What’s the Mix of Spending and Revenue in the President’s Deficit Reduction Proposal?

President Obama’s budget identifies a group of policies as a $1.8 trillion deficit reduction proposal. I found the budget presentation of this proposal somewhat confusing; in particular, it is difficult to see how much deficit reduction the president wants to do through spending cuts versus revenue increases.

After some digging into the weeds, I pulled together the following summary to answer that question:

Budget Chart 2

The proposal would increase revenue by $750 billion over the next decade. Much media coverage has been incorrectly suggesting an increase of either $580 billion (revenue from limiting tax breaks for high-income taxpayers and implementing a “Buffett Rule”) or $680 billion (adding in the revenue that would come from using chained CPI to index parameters in the tax code).

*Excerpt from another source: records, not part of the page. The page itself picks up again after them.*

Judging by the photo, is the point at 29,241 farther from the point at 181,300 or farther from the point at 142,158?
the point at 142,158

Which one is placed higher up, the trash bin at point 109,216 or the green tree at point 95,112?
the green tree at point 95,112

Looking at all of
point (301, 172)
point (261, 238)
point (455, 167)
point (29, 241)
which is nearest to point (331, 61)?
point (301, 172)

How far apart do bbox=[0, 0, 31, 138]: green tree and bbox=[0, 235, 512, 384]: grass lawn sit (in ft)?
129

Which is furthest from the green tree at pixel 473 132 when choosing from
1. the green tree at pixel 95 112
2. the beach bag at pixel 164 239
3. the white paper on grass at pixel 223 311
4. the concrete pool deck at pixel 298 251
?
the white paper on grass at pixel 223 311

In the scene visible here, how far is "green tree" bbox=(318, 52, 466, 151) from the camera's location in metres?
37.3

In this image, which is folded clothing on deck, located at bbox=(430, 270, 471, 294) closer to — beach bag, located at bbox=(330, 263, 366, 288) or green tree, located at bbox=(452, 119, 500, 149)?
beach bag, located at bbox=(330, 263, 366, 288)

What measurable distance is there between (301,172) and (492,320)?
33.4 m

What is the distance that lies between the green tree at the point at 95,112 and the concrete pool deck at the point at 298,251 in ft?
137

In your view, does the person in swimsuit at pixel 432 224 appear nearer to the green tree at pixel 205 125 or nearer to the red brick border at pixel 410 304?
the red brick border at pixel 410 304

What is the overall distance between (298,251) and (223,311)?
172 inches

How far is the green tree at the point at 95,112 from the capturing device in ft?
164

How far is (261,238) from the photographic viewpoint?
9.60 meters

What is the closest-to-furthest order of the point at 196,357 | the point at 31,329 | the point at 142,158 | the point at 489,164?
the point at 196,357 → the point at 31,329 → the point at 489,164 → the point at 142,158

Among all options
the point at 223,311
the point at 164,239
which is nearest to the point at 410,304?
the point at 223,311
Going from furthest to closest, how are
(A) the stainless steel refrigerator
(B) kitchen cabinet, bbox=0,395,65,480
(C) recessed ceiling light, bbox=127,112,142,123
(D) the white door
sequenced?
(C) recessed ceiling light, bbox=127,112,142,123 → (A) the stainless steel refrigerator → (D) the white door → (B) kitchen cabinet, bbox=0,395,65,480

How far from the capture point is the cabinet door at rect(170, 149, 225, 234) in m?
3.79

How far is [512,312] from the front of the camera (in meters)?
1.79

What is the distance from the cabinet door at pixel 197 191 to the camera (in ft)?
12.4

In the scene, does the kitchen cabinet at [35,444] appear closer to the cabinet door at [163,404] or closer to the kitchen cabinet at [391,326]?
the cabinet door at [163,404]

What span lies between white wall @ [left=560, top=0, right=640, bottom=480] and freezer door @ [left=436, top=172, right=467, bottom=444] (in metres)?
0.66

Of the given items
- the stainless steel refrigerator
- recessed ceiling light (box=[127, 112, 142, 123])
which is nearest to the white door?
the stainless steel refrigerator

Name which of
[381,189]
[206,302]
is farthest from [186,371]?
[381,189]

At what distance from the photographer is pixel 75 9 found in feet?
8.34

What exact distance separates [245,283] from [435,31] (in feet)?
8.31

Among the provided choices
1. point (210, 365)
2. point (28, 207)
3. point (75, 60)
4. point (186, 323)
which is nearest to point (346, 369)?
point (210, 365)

But there’s another $67 billion in additional revenue. Almost $47 billion would come from greater funding for IRS enforcement efforts that lead to higher collections. To get that funding, Congress must raise something known as a “program integrity cap.” The administration thus lists this as a spending policy, but the budget impact shows up as higher revenues (assuming it works—such spend-money-to-make-money proposals don’t always go as well as claimed, although there is evidence that IRS ones can). Several similar administrative changes in Social Security and unemployment insurance add almost $1 billion more.

Another $20 billion would come from increasing federal employee contributions to pension plans. That sounds like a compensation cut to me and, I bet, to affected workers, and would be implemented through spending legislation. Under official budget accounting rules, however, it shows up as extra revenue as well.

In total, then, “spending” policies would generate more than $67 billion in new revenue.

Taken as a whole, the president’s deficit reduction proposal includes $750 billion in revenue increases, $808 billion in programmatic spending cuts, and $202 billion in associated debt service savings. The proposal thus involves about $1.1 in programmatic spending cuts for every $1 of additional revenue.

At least according to traditional budget accounting. If you believe (as I do) that many tax breaks are effectively spending in disguise, the ratio of spending cuts to tax increases looks much higher. From that perspective, much of the $529 billion that the president would raise by limiting deductions, exemptions, and exclusions for high-income taxpayers should really be viewed as a broadly-defined spending cut. I haven’t had a chance to estimate how much of that really is cutting hidden spending, but even if only three-quarters is, the ratio of broadly-defined spending cuts to tax increases would be 3.5-to-1.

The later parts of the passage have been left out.